- [Data]
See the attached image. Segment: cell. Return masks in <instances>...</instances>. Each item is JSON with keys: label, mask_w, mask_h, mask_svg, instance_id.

---

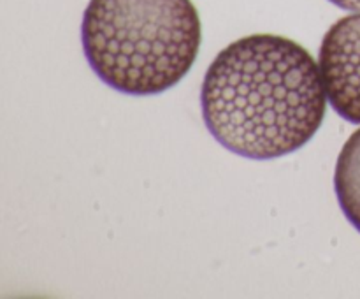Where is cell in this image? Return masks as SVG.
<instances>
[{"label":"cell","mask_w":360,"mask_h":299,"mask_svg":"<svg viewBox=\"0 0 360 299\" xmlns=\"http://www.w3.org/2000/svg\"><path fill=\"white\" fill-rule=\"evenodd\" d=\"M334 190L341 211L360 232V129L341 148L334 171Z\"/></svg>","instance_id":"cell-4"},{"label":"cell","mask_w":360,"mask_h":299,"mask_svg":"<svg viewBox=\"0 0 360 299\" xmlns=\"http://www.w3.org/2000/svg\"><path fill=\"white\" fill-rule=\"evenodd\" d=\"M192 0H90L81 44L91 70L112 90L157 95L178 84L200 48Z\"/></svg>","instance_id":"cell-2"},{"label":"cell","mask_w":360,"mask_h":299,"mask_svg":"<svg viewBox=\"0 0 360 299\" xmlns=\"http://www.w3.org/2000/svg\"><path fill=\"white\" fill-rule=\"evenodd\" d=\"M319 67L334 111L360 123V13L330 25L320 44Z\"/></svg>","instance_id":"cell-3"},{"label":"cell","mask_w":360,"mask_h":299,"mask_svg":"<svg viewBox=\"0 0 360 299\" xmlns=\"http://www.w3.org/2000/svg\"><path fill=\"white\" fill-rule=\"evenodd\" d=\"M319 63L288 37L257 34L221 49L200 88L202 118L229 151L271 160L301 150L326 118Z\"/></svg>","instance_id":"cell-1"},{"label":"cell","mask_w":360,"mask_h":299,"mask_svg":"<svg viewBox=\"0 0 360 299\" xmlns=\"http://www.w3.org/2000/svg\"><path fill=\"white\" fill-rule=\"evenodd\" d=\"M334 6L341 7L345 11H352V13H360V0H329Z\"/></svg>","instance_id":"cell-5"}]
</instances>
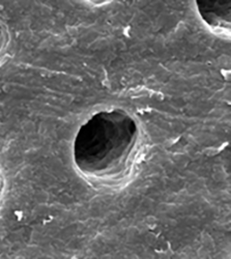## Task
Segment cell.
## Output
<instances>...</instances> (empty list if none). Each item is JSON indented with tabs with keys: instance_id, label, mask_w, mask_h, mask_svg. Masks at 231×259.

...

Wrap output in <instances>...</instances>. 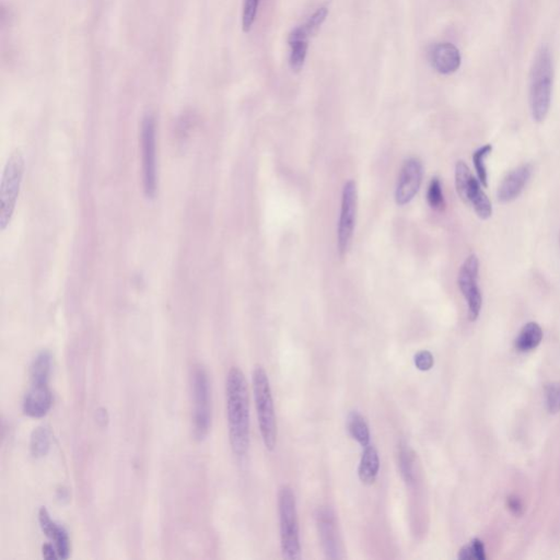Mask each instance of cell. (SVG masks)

- [What you will do] Turn the records from the line containing "Where is cell" down to the line containing "<instances>...</instances> (empty list" into a JSON list of strings, one string per line, skipping blank lines. Leave the pictures out.

- [Exercise result]
[
  "Where is cell in this image? Return masks as SVG.",
  "<instances>",
  "[{\"label\":\"cell\",\"mask_w\":360,\"mask_h\":299,\"mask_svg\":\"<svg viewBox=\\\"0 0 360 299\\\" xmlns=\\\"http://www.w3.org/2000/svg\\\"><path fill=\\\"white\\\" fill-rule=\\\"evenodd\\\" d=\\\"M334 190L341 211L360 232V129L341 148L334 171Z\\\"/></svg>\",\"instance_id\":\"cell-4\"},{\"label\":\"cell\",\"mask_w\":360,\"mask_h\":299,\"mask_svg\":\"<svg viewBox=\\\"0 0 360 299\\\" xmlns=\\\"http://www.w3.org/2000/svg\\\"><path fill=\\\"white\\\" fill-rule=\\\"evenodd\\\" d=\\\"M192 0H90L81 44L91 70L112 90L157 95L178 84L200 48Z\\\"/></svg>\",\"instance_id\":\"cell-2\"},{\"label\":\"cell\",\"mask_w\":360,\"mask_h\":299,\"mask_svg\":\"<svg viewBox=\\\"0 0 360 299\\\" xmlns=\\\"http://www.w3.org/2000/svg\\\"><path fill=\\\"white\\\" fill-rule=\\\"evenodd\\\" d=\\\"M319 67L334 111L360 123V13L330 25L320 44Z\\\"/></svg>\",\"instance_id\":\"cell-3\"},{\"label\":\"cell\",\"mask_w\":360,\"mask_h\":299,\"mask_svg\":\"<svg viewBox=\\\"0 0 360 299\\\" xmlns=\\\"http://www.w3.org/2000/svg\\\"><path fill=\\\"white\\\" fill-rule=\\\"evenodd\\\" d=\\\"M319 63L288 37L257 34L221 49L200 88L202 118L229 151L271 160L301 150L326 118Z\\\"/></svg>\",\"instance_id\":\"cell-1\"},{\"label\":\"cell\",\"mask_w\":360,\"mask_h\":299,\"mask_svg\":\"<svg viewBox=\\\"0 0 360 299\\\" xmlns=\\\"http://www.w3.org/2000/svg\\\"><path fill=\\\"white\\\" fill-rule=\\\"evenodd\\\" d=\\\"M334 6L341 7L345 11H352V13H360V0H329Z\\\"/></svg>\",\"instance_id\":\"cell-5\"}]",
  "</instances>",
  "## Task",
  "Segment cell.",
  "## Output",
  "<instances>...</instances> (empty list if none). Each item is JSON indented with tabs with keys: instance_id, label, mask_w, mask_h, mask_svg. Masks at 231×259."
]